# Just too tricky..lets see  who can solve this ??



## spironox (Aug 15, 2011)

This is quite an tricky and intruding situation at my end. At the first I don’t have any support from my Internet service provider nor any guidance any where here is the problem .

Introduction
I am having an desktop with Asus p4 p800se Mother board with on board LAN 
For access to the Internet :: an RadMax Wi-Fi Outdoor Access Point/ Client (I am having an WAN miniport PPPOE Internet dialer installed in our pc )( I have the admin access and pswds) 
For personal use ::I am also having an Belkin n150 Router 
Play toys :: An Apple ibook G4 & Google Chrome Cr-48 netbook (both Wi-Fi)

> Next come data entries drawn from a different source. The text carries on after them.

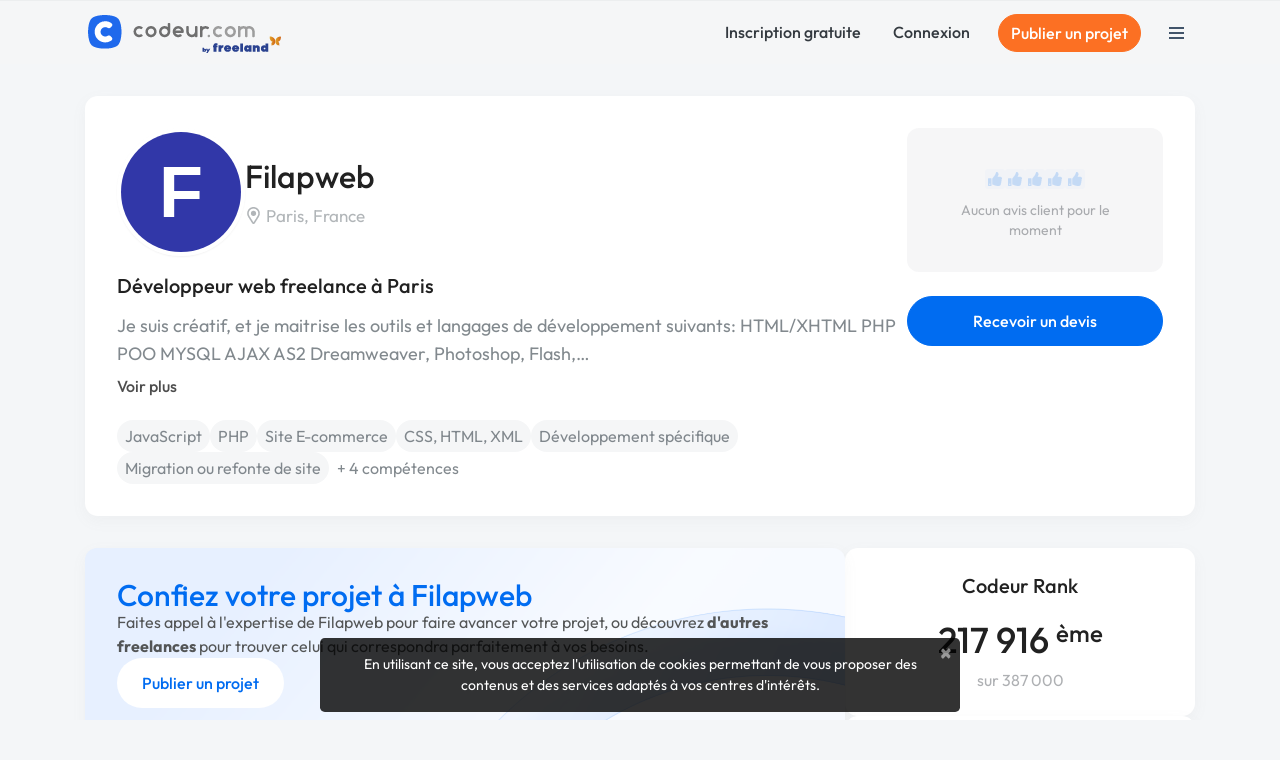

--- FILE ---
content_type: text/css
request_url: https://www.codeur.com/vite/assets/profile-c095c39b.css
body_size: 601
content:
body.profile .ui-sortable-handle:hover{cursor:grab}body.profile .ui-sortable-handle:hover.ui-sortable-helper{cursor:grabbing}body.profile .btn{line-height:1.5}body.profile #feedback-system .open-feedback{background-color:#006cf1}body.profile #banner .banner-nav .dropdown-item,body.profile #banner .banner-nav .nav-link{color:rgba(99,108,114,.8);font-size:1.125rem;padding-bottom:.75rem;padding-top:.75rem}body.profile #banner .banner-nav .dropdown-item .icon,body.profile #banner .banner-nav .nav-link .icon{stroke-width:1.3;stroke:rgba(99,108,114,.8);stroke-linecap:round;stroke-linejoin:round}body.profile #banner .banner-nav .nav{margin:0 -.3rem}body.profile #banner .banner-nav .nav .nav-item .nav-link{align-items:center;display:flex;margin:0 .3rem;padding:1rem .5rem}body.profile #banner .banner-nav .nav .nav-item.active .nav-link,body.profile #banner .banner-nav .nav .nav-item:hover .nav-link{border-bottom:2px solid #006cf1}body.profile #banner .banner-nav .nav .nav-item.active .nav-link{color:#212121;font-weight:500}body.profile #banner .banner-nav .nav .nav-item.active .nav-link .icon{stroke-width:1.6;stroke:#212121}body.profile #banner .banner-nav .nav .nav-item .dropdown-menu .dropdown-item:hover{background:rgba(0,108,241,.1)}body.profile #banner .banner-nav .nav-item,body.profile #banner .banner-nav .nav-link{white-space:nowrap}body.profile .user-rating{line-height:1}body.profile .user-rating a{display:inline-block!important;line-height:1;text-decoration:none}body.profile .user-rating a .ui.rating{vertical-align:baseline}body.profile .user-rating>span{color:#636c72;vertical-align:baseline}body.profile .user-information:nth-child(odd){background-color:#f7faf8}body.profile .user-information .user-information-label{overflow:hidden;text-overflow:ellipsis;white-space:pre-wrap}body.profile .user-information .user-information-value{white-space:nowrap}body.profile .user-information .user-information-value strong{color:#212121;font-size:inherit}body.profile .user-information .user-information-value small{color:rgba(52,58,64,.4);font-size:.75rem}body.profile .user-information .user-information-value .verification-invalid i,body.profile .user-information .user-information-value .verification-valid i{font-size:1.125rem}body.profile .user-information .user-information-value .verification-valid,body.profile .user-information .user-information-value .verification-valid *{color:#01c461}body.profile .user-information .user-information-value .verification-invalid,body.profile .user-information .user-information-value .verification-invalid *{color:#fc2339}body.profile .card h6{font-size:.875rem}body.profile .btn-share{background:#aaa;height:48px;width:48px}body.profile .btn-share.btn-share-facebook{background:#1d337c}body.profile .btn-share.btn-share-linkedin{background:#0d63b0}body.profile .btn-share.btn-share-twitter{background:#1079f6}body.profile .btn-share.btn-share-link,body.profile .btn-share.btn-share-mail{background:#006cf1}body.profile .btn-group.btn-group-separated a.btn-primary{border-right:1px solid hsla(0,0%,100%,.25)}body.profile .btn-group.btn-group-separated button.btn-primary{border-left:1px solid hsla(0,0%,100%,.25)}


--- FILE ---
content_type: text/javascript
request_url: https://www.codeur.com/vite/assets/biography_controller-25b31241.js
body_size: 150
content:
var r=Object.defineProperty;var i=(e,t,a)=>t in e?r(e,t,{enumerable:!0,configurable:!0,writable:!0,value:a}):e[t]=a;var s=(e,t,a)=>(i(e,typeof t!="symbol"?t+"":t,a),a);import{C as n}from"./index-68763cd7.js";class d extends n{edit(){this.displayTarget.classList.add("hidden"),this.formTarget.classList.remove("hidden");const t=this.textareaTarget;t.focus(),t.setSelectionRange(t.value.length,t.value.length),this.updateCount()}updateCount(){const t=this.textareaTarget.value.length;this.counterTarget.textContent=`${t}`}cancel(){this.formTarget.classList.add("hidden"),this.displayTarget.classList.remove("hidden")}}s(d,"targets",["display","form","textarea","counter"]);export{d as default};
//# sourceMappingURL=biography_controller-25b31241.js.map


--- FILE ---
content_type: text/javascript
request_url: https://www.codeur.com/vite/assets/reveal_controller-6d19aa0a.js
body_size: 84
content:
var h=Object.defineProperty;var c=(t,s,a)=>s in t?h(t,s,{enumerable:!0,configurable:!0,writable:!0,value:a}):t[s]=a;var i=(t,s,a)=>(c(t,typeof s!="symbol"?s+"":s,a),a);import{C as d}from"./index-68763cd7.js";class e extends d{connect(){this.class=this.hasHiddenClass?this.hiddenClass:"hidden"}toggle(){this.itemTargets.forEach(s=>{s.classList.toggle(this.class)})}show(){this.itemTargets.forEach(s=>{s.classList.remove(this.class)})}hide(){this.itemTargets.forEach(s=>{s.classList.add(this.class)})}}i(e,"targets",["item"]),i(e,"classes",["hidden"]);export{e as default};
//# sourceMappingURL=reveal_controller-6d19aa0a.js.map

Now comes the tricky part 
My Out door Unit Lan Ip is  172.168.10.xxx
My Desktop Lan Ip is Static ip 192.168.2.xxx
My Router is Not yet configured but has 192.168.2.xxx ip default
My play toys are to be configured 

Problem::
How do I configure the ips of my appliances and gadgets to access the internet directly from the Belkin 150n router rather than using the dialer installed in my pc 

Is there any way that the Belkin router does the dialing and gets connected so that I can just turn on the Belkin router and use the other gadgets rather than installing an proxy on my pc and access the internet through my pc which in turn needs me to power up the computer then router (Belkin) and then the proxy on my computer and then the laptops and gadgets 

Any suggestions is helpful I am clueless regarding configuring WAN setting of Belkin & My Outdoor Router


----------



## hotshot05 (Aug 15, 2011)

just configure your modem to connect ti the internet directly when you turn on the modem.
configure your modem in PPPoE mode. save the username and password required for connecting to net in the modem.
after that, whenever you turn on your modem and connect other devices via wi-fi to the belkin router, they will be able to access net.

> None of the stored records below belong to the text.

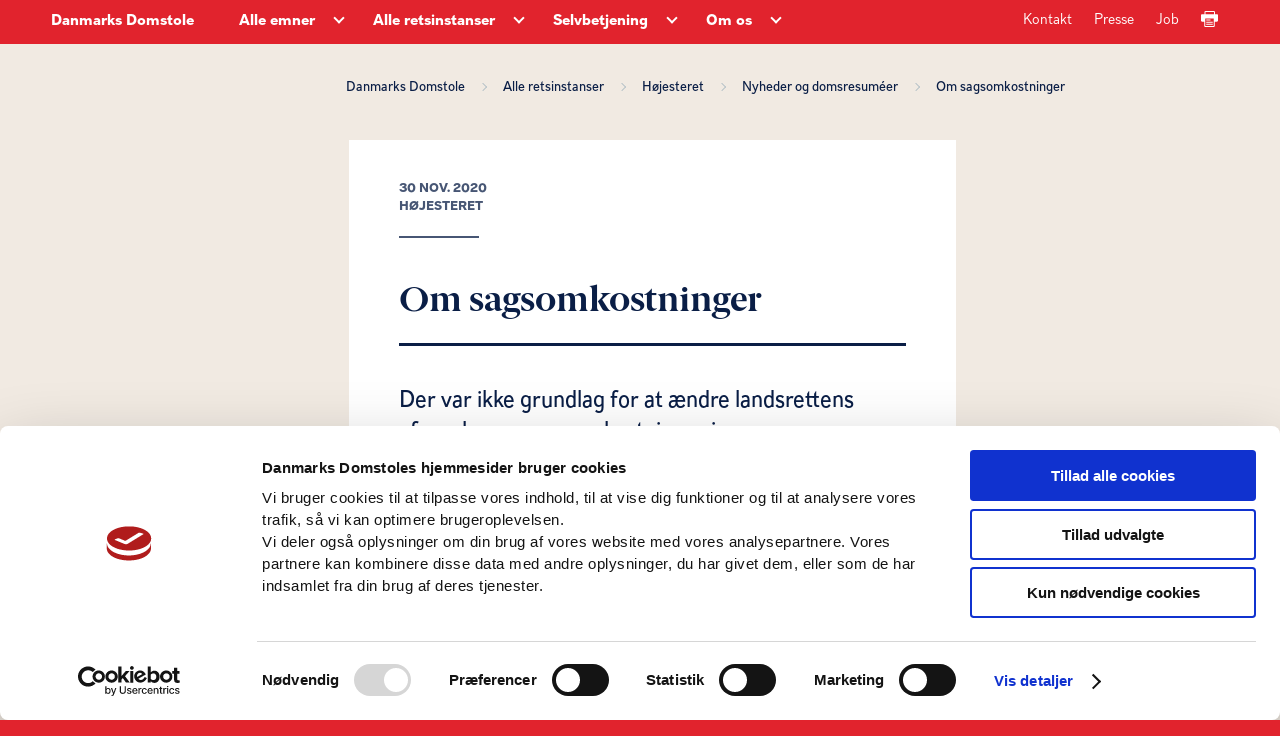

--- FILE ---
content_type: image/svg+xml
request_url: https://www.domstol.dk/images/open_in_new_red.svg
body_size: -101
content:
<svg xmlns="http://www.w3.org/2000/svg" height="20px" viewBox="0 -960 960 960" width="20px" fill="#E1232D"><path d="M216-144q-29.7 0-50.85-21.15Q144-186.3 144-216v-528q0-29.7 21.15-50.85Q186.3-816 216-816h264v72H216v528h528v-264h72v264q0 29.7-21.15 50.85Q773.7-144 744-144H216Zm171-192-51-51 357-357H576v-72h240v240h-72v-117L387-336Z"/></svg>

and this method makes the dialer in your PC redundant. you will not need it. 
whenever the modem is on, the internet will be on


----------



## spironox (Aug 16, 2011)

@hotshot05
By modem u mean the radmax Outdoor unit ???


----------



## mithun_mrg (Aug 16, 2011)

u can also try to configure the Belkin router in PPPOE mode set the username & password so that it connects to the net auto, connect ur modem to the internet port of the router so after that ur wifi equipments will connect to the belkin router & the desktop through a Ethernet cable

On configuring wifi just give a SSID of ur choice(dont hide the SSID) set the security to WPA2 PSK set a strong key & finally change the admin password of the router thats all


----------



## spironox (Aug 21, 2011)

mithun_mrg said:


> u can also try to configure the Belkin router in PPPOE mode set the username & password so that it connects to the net auto, connect ur modem to the internet port of the router so after that ur wifi equipments will connect to the belkin router & the desktop through a Ethernet cable



I tried the PPPOE on the belkin router but sadly it doent help me here  can u be elaborate on the IP's as I am bit confused regarding that ( 

regards
spiro


----------



## mithun_mrg (Aug 22, 2011)

spironox said:


> I tried the PPPOE on the belkin router but sadly it doent help me here  can u be elaborate on the IP's as I am bit confused regarding that (
> 
> regards
> spiro



did u plugin the modem to the internet port of the router


----------